Being authentic, this is how I like to work: I do my best work when there is an identified goal. Then I can organize the goal by breaking it down into smaller tasks, delegating, and working diligently to complete each task. This means that I can become very focused and less relational. My work ethic can be uncomfortable to those who work better with undefined responsibilities. I can tend to be demanding, not in a mean or belligerent manner. I do set high expectations and desire timely results. If there are questions about a task, then this goes back to my expectation of communication. I expect people to ask for clarification if something is not clear. I prefer having a discussion early to ensure comprehension rather than later when the task is due. This succinctly describes the hardest thing for most people to adjust to when working with me.

The leadership philosophy I have written above did change significantly from those I have written in the past as a tactical leader. As the reading by Dr. Ted Thomas described, there is a difference between a leadership philosophy, leader philosophy, and command philosophy.
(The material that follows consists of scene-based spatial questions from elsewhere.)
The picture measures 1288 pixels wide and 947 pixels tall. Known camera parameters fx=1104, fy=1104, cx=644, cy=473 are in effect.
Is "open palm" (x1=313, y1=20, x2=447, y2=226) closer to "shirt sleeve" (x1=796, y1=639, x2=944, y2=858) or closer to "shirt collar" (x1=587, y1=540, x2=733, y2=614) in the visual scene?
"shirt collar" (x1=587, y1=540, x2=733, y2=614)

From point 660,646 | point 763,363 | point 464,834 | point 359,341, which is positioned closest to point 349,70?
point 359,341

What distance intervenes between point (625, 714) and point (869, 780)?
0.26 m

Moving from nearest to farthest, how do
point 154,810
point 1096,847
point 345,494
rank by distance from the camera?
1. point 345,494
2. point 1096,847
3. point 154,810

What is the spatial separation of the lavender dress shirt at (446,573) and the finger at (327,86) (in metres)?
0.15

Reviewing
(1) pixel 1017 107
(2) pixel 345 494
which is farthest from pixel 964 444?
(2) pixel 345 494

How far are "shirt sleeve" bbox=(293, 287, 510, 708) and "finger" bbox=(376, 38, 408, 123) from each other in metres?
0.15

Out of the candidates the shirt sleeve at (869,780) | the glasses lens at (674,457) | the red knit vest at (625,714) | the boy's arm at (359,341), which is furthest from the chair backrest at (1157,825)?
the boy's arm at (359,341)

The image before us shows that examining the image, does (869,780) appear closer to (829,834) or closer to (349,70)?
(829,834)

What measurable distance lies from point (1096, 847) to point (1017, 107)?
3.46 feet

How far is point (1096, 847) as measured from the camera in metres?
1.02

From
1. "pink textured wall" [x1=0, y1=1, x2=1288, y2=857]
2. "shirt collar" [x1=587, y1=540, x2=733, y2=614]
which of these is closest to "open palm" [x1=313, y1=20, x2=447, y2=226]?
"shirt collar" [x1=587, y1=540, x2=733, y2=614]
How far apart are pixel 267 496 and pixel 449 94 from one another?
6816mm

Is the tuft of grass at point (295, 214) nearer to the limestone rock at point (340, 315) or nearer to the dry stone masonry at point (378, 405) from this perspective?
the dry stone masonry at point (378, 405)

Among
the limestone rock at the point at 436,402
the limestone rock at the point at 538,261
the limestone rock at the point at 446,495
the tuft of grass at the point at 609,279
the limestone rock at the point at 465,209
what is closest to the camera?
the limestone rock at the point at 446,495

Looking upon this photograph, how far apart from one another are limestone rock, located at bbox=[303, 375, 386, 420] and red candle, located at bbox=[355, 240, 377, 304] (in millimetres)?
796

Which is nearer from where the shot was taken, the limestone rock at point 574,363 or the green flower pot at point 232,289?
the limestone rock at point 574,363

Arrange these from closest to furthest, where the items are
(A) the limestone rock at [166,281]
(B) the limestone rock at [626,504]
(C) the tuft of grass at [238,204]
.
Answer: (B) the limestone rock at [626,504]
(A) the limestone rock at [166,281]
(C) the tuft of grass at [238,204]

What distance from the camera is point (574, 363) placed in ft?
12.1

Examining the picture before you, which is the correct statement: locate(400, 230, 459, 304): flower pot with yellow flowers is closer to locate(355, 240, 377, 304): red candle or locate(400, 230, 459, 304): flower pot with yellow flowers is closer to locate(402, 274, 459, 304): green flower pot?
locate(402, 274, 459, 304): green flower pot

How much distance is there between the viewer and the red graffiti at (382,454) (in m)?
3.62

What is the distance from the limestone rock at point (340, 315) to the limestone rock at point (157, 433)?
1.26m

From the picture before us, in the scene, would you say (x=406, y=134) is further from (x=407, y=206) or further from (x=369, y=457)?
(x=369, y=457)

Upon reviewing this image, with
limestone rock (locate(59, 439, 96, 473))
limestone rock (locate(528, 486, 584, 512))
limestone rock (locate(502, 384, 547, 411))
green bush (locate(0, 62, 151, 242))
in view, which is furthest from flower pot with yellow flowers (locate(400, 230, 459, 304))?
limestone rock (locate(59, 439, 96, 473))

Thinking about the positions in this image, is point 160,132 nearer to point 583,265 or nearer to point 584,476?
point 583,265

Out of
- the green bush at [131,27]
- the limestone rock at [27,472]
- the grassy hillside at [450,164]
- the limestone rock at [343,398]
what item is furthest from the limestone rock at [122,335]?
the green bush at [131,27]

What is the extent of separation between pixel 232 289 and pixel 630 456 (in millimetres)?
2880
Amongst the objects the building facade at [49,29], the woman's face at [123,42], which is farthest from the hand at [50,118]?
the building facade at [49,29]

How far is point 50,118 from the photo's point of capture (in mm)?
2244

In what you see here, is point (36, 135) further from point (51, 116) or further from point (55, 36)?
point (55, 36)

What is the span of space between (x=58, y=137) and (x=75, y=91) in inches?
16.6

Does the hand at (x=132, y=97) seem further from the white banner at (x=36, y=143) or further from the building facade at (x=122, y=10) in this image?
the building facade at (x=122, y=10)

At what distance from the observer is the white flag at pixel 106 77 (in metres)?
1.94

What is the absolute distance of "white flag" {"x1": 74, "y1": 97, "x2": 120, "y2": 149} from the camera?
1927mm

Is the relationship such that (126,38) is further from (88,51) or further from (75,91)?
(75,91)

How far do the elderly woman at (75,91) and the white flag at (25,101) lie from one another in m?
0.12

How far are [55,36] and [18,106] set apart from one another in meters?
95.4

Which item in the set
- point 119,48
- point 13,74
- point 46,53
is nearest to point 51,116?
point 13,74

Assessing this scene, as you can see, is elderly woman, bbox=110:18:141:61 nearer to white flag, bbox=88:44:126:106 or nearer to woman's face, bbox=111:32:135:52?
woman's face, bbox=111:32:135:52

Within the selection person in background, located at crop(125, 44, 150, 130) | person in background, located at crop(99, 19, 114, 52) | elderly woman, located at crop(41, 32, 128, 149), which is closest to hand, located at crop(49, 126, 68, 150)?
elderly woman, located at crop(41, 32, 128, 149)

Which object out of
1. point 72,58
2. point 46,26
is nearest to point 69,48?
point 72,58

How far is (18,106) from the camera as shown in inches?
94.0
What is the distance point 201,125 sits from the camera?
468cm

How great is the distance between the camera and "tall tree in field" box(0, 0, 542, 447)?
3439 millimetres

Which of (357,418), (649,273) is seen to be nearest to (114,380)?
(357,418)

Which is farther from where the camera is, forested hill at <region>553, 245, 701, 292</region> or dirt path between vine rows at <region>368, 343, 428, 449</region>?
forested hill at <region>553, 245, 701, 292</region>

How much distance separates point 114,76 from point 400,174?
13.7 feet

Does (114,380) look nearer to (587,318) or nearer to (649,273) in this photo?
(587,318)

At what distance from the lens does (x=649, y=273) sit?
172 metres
The philosophies I have written in the past were more of a leader’s command philosophy as they applied specifically to my job as a company commander. This current leadership philosophy is more of my personal views of leadership. It explains how I believe I am being led, how I want to be led, and how I want to lead. As I review it, I do not believe it will change much as I move between positions as an organizational leader. I believe this to be true, as it is based on having a mental picture of where I should be headed (Vision) and why I need to head there (Purpose). To help me in achieving the Vision and Purpose, I have outlined the four well-rooted actions that will assist me: Communication, Authenticity, Humbleness, and Continuous Learning.

"Lord, lead me. Help me to live this philosophy with Your Vision and Purpose."